|Author: ||D.P.F. Almeida|
|Keywords: ||age of discoveries, economic botany, spices, Garcia da Orta|
The Eurasian region is a massive land continuum where trading, migration, and conquest have occurred since antiquity.
Of the eight Vavilovian Centers of Origin of cultivated plants, five derive from isolated regions in the Eurasian continuum; the sixth is from Abyssinia, and the remaining two from the Americas.
The Old World crops were largely known within the region at the dawn of the Modern Age.
Asian spices and other crops played a central role in the economical, political, cultural, and scientific changes that occurred in Europe during the 16th and 17th centuries.
Vasco da Gama’s voyage around Africa to reach India in 1498, opening a new route between Europe and Asia, epitomizes the rupture with the ancient way of commerce and world view.
Crop movement between Europe, Asia, Africa, and the Americas intensified and a new way of looking at plants emerged.

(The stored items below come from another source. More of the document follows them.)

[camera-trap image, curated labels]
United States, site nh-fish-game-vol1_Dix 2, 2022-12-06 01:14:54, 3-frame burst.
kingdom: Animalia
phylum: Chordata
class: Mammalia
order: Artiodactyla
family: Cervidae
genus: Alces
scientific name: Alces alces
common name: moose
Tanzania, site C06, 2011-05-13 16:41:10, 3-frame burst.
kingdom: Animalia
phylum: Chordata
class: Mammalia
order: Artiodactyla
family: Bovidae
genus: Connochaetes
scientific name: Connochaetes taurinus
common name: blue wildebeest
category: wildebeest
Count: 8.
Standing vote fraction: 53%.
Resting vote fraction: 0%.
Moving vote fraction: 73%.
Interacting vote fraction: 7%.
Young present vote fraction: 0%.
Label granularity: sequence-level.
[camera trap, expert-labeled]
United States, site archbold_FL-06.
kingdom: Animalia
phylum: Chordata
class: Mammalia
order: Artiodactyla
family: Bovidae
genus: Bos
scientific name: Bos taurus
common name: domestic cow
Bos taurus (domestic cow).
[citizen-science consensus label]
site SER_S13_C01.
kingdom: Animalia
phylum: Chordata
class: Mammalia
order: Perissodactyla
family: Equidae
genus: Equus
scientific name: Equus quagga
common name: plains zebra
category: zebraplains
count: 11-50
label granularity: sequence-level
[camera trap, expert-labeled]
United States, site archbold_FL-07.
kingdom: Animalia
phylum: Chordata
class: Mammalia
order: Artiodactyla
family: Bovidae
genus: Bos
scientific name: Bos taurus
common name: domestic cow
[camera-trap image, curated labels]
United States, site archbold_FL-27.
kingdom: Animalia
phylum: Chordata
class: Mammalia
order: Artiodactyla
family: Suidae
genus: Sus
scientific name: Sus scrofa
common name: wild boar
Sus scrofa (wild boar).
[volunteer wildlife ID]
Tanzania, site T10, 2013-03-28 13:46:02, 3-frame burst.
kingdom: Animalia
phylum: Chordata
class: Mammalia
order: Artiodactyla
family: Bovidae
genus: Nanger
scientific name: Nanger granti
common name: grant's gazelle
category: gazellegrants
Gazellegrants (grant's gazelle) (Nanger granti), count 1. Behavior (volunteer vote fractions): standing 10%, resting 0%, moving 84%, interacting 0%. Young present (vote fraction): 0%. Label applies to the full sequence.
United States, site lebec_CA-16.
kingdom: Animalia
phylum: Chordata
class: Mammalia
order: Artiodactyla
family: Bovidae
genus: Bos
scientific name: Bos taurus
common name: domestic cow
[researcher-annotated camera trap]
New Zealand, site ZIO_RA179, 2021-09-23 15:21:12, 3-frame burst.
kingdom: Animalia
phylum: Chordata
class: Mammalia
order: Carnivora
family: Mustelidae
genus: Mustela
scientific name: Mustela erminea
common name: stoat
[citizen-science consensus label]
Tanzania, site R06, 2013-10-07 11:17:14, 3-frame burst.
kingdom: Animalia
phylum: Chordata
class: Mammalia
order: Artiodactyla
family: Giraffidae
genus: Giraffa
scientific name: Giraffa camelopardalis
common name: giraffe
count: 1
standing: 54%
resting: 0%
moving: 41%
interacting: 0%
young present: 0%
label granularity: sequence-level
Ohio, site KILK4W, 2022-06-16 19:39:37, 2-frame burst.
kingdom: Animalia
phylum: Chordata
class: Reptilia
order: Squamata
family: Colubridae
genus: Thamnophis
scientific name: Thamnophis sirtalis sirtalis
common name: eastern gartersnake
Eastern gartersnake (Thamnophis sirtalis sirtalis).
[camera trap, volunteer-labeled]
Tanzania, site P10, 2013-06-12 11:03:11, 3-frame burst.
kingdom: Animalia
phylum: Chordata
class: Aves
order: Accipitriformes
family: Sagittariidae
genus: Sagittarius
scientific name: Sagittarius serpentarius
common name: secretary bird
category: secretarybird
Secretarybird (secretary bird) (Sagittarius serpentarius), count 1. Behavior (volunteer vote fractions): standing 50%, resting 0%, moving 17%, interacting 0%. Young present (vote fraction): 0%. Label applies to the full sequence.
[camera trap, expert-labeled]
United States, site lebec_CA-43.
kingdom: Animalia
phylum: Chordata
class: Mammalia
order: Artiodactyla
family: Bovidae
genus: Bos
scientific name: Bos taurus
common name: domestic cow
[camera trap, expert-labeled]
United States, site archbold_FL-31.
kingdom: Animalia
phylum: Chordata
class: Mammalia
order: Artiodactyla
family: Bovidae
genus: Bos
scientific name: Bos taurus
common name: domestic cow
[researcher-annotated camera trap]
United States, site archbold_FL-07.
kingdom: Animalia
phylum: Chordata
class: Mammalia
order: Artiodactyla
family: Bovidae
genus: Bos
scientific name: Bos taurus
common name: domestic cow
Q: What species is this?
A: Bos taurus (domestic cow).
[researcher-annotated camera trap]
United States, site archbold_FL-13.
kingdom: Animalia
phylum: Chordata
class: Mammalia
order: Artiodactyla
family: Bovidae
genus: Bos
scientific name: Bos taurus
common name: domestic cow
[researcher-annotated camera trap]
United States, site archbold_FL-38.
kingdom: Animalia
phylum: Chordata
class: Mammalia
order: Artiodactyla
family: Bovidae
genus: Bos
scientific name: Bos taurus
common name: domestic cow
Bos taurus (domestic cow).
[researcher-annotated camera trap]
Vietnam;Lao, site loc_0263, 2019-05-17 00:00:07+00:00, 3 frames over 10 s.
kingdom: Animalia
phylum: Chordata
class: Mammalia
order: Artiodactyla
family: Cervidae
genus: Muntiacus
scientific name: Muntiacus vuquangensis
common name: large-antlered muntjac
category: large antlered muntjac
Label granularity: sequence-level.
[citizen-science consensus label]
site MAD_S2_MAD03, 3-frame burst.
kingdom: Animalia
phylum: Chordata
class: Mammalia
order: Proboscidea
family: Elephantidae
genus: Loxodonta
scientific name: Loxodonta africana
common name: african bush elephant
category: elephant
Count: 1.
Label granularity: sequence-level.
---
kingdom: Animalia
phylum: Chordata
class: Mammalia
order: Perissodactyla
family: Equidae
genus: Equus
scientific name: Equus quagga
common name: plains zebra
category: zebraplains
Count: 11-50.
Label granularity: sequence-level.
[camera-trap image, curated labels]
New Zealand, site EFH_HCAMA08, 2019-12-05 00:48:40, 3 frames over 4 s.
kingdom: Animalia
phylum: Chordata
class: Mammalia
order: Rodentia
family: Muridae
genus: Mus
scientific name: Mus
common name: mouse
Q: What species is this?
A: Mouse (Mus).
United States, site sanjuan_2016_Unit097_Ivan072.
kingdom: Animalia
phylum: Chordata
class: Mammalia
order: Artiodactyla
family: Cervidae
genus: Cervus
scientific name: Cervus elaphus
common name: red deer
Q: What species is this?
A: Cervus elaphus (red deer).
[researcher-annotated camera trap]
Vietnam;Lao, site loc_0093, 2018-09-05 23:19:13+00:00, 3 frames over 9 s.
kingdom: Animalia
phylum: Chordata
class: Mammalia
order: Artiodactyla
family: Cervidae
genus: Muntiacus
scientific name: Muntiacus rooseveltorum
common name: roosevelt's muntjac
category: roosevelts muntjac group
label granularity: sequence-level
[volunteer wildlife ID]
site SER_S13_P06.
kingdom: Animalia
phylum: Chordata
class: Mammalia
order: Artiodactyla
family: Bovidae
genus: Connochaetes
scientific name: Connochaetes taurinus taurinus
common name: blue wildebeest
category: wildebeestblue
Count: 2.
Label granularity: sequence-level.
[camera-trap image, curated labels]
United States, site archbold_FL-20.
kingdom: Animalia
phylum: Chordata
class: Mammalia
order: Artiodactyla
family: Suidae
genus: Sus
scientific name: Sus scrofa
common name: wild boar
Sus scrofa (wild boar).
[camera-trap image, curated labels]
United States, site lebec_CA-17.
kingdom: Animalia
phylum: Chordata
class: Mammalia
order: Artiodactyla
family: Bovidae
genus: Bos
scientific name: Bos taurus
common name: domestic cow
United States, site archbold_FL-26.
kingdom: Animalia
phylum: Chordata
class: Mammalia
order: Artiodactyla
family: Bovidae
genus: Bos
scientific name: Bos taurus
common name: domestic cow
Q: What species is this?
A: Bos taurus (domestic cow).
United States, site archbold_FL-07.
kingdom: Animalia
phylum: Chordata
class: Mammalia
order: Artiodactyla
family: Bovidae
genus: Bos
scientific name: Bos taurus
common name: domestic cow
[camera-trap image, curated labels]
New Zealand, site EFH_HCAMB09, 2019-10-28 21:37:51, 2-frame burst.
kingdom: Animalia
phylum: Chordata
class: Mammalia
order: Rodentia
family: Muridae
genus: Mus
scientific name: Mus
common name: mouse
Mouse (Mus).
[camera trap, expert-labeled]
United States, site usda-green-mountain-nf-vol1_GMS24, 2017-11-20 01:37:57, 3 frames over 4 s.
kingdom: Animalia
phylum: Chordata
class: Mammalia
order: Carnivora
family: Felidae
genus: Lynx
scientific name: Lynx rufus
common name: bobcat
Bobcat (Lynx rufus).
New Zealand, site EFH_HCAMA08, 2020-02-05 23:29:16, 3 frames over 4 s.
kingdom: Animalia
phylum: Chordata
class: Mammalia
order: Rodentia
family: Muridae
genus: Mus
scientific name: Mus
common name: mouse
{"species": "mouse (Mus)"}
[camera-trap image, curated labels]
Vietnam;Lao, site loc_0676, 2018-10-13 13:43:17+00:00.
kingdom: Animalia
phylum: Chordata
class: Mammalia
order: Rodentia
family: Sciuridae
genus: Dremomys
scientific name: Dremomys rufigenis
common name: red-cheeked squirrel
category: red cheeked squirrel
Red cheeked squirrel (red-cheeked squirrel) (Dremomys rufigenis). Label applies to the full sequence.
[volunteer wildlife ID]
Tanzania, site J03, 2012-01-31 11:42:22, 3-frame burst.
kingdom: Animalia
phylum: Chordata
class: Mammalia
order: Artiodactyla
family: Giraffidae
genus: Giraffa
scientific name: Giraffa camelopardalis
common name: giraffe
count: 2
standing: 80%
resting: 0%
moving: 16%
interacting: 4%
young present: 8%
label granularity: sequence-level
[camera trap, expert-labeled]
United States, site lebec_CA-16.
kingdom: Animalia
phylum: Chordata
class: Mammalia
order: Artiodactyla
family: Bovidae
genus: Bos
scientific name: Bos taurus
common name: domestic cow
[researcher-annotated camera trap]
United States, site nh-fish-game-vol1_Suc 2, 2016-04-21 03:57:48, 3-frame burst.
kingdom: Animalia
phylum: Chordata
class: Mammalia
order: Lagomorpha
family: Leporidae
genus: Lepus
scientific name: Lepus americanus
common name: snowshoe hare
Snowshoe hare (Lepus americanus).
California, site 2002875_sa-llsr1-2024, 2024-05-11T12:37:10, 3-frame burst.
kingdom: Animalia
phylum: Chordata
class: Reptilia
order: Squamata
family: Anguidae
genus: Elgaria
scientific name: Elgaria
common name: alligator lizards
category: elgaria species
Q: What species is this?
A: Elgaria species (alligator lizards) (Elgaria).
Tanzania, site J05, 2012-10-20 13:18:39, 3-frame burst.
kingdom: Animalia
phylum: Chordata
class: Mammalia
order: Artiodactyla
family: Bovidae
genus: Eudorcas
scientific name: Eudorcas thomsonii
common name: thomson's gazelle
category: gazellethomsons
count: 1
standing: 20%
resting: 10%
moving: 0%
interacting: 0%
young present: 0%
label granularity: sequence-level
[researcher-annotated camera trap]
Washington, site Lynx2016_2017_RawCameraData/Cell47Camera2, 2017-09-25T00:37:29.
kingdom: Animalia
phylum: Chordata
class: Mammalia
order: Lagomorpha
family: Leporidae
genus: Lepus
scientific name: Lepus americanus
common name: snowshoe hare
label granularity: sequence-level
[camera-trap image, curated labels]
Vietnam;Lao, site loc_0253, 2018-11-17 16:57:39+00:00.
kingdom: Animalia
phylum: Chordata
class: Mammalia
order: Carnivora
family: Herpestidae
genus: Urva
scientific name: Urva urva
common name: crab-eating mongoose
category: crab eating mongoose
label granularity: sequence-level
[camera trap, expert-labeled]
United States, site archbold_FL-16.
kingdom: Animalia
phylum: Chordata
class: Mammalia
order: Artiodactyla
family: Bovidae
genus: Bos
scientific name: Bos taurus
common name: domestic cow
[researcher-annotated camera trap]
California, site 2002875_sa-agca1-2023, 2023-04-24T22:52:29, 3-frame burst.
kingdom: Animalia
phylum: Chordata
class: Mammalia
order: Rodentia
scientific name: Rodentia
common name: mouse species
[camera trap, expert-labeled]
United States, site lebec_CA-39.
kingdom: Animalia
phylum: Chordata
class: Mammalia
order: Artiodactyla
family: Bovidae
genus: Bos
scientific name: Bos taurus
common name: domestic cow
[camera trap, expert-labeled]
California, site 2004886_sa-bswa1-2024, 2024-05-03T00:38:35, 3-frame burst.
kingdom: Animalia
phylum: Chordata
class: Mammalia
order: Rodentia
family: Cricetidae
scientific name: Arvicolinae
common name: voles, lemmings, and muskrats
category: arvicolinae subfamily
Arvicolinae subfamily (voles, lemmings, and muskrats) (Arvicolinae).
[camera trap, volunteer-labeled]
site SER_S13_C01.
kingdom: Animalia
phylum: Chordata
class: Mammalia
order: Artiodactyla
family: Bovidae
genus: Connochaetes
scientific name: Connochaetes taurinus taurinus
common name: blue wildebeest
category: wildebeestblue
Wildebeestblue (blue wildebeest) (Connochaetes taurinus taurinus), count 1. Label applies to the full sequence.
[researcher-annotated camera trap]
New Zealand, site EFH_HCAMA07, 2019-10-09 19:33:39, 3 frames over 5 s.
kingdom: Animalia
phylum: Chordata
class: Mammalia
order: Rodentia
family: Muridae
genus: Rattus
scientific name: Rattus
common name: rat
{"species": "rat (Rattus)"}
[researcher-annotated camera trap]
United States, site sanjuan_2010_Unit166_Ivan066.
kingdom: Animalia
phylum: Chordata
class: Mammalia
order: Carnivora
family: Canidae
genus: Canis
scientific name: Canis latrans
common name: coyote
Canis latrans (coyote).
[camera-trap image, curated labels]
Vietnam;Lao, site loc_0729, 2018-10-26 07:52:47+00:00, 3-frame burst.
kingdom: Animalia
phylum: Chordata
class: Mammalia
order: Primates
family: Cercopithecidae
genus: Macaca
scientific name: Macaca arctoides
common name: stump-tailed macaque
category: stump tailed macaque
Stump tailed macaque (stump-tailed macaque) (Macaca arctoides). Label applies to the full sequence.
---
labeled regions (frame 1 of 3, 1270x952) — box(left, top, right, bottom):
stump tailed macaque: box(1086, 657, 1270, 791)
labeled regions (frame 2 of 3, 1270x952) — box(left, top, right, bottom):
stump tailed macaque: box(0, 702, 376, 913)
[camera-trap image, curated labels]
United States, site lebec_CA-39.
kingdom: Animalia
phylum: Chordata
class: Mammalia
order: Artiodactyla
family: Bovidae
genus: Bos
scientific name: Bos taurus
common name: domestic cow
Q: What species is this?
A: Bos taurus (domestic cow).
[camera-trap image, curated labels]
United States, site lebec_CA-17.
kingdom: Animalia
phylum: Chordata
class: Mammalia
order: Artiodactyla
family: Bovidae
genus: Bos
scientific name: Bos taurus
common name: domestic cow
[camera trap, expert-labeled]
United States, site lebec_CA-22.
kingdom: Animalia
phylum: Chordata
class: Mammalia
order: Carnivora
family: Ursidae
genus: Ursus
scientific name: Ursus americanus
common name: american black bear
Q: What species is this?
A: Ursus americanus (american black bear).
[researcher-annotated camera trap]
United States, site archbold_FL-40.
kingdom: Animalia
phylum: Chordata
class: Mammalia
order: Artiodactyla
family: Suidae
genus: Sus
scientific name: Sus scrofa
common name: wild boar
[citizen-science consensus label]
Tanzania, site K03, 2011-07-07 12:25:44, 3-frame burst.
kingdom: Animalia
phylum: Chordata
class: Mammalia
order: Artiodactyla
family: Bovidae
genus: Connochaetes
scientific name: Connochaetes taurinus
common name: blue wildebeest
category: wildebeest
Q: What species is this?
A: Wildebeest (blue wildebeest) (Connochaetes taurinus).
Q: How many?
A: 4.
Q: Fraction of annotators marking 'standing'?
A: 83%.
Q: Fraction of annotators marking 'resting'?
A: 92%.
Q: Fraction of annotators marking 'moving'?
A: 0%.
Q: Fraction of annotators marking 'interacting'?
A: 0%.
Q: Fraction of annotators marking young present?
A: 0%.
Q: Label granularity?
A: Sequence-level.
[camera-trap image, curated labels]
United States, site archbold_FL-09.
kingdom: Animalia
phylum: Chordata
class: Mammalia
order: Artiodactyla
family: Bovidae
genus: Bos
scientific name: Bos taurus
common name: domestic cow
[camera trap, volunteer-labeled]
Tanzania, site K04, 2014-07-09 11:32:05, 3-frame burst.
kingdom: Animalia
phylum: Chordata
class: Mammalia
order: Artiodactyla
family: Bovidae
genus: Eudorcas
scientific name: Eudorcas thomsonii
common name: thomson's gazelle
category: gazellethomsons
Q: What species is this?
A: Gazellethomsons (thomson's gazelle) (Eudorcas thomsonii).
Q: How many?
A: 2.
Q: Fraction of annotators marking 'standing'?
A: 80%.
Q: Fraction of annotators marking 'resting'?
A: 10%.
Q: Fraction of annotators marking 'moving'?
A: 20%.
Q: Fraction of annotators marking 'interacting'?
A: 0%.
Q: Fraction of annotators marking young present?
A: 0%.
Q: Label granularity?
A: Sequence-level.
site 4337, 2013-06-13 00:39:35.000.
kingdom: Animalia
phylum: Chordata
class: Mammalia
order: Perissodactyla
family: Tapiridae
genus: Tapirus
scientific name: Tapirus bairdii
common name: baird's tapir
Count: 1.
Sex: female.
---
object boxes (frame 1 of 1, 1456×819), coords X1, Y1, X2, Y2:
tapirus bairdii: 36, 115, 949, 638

Garcia da Orta, the first western botanist in India, described Asian crops in his “Colloquia on the Simples and Drugs of India” (1563) with a previously unknown objectivity.
This modern approach to reality has been beautifully captured in the verses by the Portuguese poet Camoes used as an epigraph in Orta’s book “Favor the ancient / Science which Achilles held in esteem;/ Look because you must see / What was revealed in our time / The fruit of a Orta [garden, a pun on Orta’s name] where / New plants bloom, unknown to scholars.” Orta’s book, written in vernacular Portuguese, was translated into Latin by Charles de l'Écluse and became an influential botanical treatise in Renaissance Europe.
Scholars would in fact have to revise their knowledge of plants leading to the emancipation of botany and its emergence as a scientific discipline.
The world’s economy, science, and literature would not be the same after Gama sailed around the Cape of Good Hope.
Spices and other Asian crops were at the center of the story.